Another example is with high end software. To take one example, when I was growing up, Adobe Photoshop cost $1000. While it was very useful software, for most people, including myself as just a student, that's a crazy price, far greater than the software itself was worth to me. But for a select set of customers, graphics professionals who used Photoshop every day in their professional life, $1000 was nothing. Those people probably would have paid more than that, actually, since it was critical to their livelihood.

Adobe was faced with a difficult problem: how could they segment out these groups of customers? They never came up with a perfect solution, so they basically picked a price that was geared more towards professionals. Other users were left to try to borrow a copy from work or a friend, or in many cases to pirate a copy to use.
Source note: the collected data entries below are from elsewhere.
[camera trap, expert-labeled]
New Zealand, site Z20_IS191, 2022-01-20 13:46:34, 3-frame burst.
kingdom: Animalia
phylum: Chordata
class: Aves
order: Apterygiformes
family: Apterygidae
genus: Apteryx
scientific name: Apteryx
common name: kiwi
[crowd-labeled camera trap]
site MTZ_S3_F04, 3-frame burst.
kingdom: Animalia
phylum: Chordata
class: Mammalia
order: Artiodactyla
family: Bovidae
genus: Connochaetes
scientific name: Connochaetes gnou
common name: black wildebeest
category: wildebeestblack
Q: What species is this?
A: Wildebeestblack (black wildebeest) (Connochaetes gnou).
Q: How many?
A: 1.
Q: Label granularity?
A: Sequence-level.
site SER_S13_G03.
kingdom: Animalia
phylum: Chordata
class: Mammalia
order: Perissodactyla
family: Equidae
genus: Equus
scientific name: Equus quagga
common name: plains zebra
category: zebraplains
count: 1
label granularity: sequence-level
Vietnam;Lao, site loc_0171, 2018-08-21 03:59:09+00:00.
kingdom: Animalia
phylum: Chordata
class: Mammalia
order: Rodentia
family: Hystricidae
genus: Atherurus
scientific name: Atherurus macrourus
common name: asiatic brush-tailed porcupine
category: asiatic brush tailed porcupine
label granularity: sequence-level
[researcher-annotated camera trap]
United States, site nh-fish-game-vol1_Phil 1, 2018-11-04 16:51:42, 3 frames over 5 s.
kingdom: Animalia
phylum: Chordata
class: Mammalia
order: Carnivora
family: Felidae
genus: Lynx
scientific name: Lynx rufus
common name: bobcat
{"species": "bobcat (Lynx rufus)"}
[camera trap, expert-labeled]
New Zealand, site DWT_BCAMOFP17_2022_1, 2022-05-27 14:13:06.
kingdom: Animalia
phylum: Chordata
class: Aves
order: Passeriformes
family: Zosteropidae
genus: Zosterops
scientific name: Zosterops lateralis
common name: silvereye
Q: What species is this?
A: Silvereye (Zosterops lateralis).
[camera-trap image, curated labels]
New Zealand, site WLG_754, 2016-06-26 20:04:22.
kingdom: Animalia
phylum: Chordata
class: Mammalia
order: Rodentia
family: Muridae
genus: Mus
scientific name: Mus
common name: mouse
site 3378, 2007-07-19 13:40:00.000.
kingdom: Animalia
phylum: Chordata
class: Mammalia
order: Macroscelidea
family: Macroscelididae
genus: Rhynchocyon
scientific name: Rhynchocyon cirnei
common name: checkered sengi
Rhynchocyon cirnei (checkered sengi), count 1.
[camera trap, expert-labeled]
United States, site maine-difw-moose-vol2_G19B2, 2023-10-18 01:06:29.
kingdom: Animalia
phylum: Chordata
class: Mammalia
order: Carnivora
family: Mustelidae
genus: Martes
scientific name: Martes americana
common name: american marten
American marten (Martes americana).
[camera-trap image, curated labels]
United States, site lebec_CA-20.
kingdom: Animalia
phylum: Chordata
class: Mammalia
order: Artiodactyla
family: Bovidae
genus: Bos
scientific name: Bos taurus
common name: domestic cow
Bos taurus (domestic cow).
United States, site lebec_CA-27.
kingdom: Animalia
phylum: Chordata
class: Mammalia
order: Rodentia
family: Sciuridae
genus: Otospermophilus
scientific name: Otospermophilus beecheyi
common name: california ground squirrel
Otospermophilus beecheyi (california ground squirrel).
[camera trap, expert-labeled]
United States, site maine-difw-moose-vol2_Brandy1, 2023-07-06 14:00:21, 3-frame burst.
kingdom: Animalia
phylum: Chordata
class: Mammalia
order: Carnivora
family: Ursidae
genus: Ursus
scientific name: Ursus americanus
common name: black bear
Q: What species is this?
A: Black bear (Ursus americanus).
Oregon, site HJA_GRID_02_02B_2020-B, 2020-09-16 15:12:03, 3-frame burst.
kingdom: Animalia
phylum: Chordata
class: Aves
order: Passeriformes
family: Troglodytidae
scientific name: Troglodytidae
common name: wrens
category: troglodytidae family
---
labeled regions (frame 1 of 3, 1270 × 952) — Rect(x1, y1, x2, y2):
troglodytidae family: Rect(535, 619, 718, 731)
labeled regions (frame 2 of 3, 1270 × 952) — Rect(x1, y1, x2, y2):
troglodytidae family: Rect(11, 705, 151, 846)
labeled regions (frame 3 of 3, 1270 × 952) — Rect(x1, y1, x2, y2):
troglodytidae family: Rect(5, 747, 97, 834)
Of course many software companies offer educational discounts to try to segment out cash poor students, but even with an educational discount Photoshop was still over $200, even for an upgrade.

Later on Adobe tried to release a much lesser featured version of Photoshop called Photoshop Elements that they sold for a far lower price, at retail it ran anywhere from $30 to $50, but most often it was just thrown in when you purchased a digital camera or printer. As far as I can remember it never really took off.

Which brings us back to The Information. Lessin and her small team could have tried to support itself with ads, but that would mean bringing on ad sales people and spending time trying to drum up enough eyeballs on a daily basis to make the site an attractive advertising destination. It's not as if the tech coverage cupboard is barren.

Alternatively, they could focus on a much smaller audience, but one that could cover all of their expenses with subscription revenue. I'm guessing that, as with Adobe and Photoshop, The Information didn't feel like they had a much larger audience that they charge a much lower fee, say $5 a month, to be worth trying to segment that group out. Regardless, It's not really clear how a news site can easily segment out its user base the way an airline can.

Usually, if you hear a price point and it sounds crazy, it's not for you. Think $5,000 reports from investment banks or Gartner/Forrester. Netjets subscriptions. Courtside seats to Lakers games. That $8,000 bottle of Screaming Eagle on the restaurant wine list. The $1000 omelette at Norma's. Fine art. It's no different with The Information, albeit at a much lower price point. I haven't read any of their articles yet and have no opinion on whether they'll make it or not, but the math, based on the size of their team, doesn't indicate that they'll need an outlandish number of subscriptions to make it a profitable or at the low end a good lifestyle business.

The bright side, for those who do subscribe, is that since The Information's business model is not built around page views and display ad CPMs, readers shouldn't encounter annoying content packaging like slideshows or articles split across a gazillion pages with ad banners on every page.